=== Given task ===
Gather every line of the records below that contains the word "feet".
# start of Record list
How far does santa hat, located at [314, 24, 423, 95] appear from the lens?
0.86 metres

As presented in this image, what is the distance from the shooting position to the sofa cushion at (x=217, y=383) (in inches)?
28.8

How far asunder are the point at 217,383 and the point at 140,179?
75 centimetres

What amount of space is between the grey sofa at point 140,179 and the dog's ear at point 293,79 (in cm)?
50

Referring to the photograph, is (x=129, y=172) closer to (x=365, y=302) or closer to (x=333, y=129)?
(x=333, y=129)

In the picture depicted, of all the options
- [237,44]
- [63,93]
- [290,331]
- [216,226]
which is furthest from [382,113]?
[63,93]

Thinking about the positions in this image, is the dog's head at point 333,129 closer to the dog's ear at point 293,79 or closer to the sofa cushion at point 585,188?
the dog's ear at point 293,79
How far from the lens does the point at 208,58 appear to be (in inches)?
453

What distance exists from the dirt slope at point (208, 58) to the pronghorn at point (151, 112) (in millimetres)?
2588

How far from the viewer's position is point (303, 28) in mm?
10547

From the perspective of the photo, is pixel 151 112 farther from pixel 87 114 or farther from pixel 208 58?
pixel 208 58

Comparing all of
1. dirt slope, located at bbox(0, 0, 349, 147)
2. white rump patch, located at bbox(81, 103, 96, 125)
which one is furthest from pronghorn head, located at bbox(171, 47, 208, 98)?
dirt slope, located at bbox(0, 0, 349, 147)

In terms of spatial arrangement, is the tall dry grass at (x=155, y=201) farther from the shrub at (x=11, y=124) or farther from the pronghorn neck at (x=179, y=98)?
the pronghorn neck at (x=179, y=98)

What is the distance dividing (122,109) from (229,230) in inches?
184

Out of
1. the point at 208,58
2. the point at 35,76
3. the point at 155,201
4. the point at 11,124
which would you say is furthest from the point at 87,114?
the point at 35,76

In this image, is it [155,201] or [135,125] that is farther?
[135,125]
# end of Record list
# start of Record list
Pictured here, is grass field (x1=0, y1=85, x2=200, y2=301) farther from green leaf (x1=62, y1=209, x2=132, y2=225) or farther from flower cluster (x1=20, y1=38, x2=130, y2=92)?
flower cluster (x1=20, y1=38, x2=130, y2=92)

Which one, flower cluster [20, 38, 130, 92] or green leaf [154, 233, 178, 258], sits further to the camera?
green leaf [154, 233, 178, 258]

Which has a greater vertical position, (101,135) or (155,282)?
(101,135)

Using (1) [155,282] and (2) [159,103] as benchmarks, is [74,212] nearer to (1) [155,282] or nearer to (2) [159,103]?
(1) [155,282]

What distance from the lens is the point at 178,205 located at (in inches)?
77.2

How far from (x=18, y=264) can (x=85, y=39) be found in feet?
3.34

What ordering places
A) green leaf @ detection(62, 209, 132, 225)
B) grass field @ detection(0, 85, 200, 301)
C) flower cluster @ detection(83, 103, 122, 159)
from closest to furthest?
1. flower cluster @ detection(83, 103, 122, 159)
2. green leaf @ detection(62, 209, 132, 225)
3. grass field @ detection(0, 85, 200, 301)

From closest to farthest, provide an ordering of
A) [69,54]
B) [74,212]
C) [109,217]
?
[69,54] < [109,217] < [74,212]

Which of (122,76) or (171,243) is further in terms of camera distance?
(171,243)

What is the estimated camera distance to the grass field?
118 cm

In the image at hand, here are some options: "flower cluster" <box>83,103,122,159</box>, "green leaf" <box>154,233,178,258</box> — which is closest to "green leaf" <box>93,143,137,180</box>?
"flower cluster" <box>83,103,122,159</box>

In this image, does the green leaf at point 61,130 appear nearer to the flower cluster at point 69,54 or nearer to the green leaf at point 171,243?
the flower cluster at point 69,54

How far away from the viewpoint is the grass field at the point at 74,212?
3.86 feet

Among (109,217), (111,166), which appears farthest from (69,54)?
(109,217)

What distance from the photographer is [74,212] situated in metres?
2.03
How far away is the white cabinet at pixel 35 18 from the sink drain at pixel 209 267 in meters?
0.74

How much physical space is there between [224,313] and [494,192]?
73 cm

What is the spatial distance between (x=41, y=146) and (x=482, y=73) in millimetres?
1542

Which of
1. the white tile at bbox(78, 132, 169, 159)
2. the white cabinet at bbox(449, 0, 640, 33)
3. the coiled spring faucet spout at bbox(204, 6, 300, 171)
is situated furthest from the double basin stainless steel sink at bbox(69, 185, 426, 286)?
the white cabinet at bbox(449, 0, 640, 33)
# end of Record list
=== Output of the task ===
How far from (x=18, y=264) can (x=85, y=39) be found in feet?
3.86 feet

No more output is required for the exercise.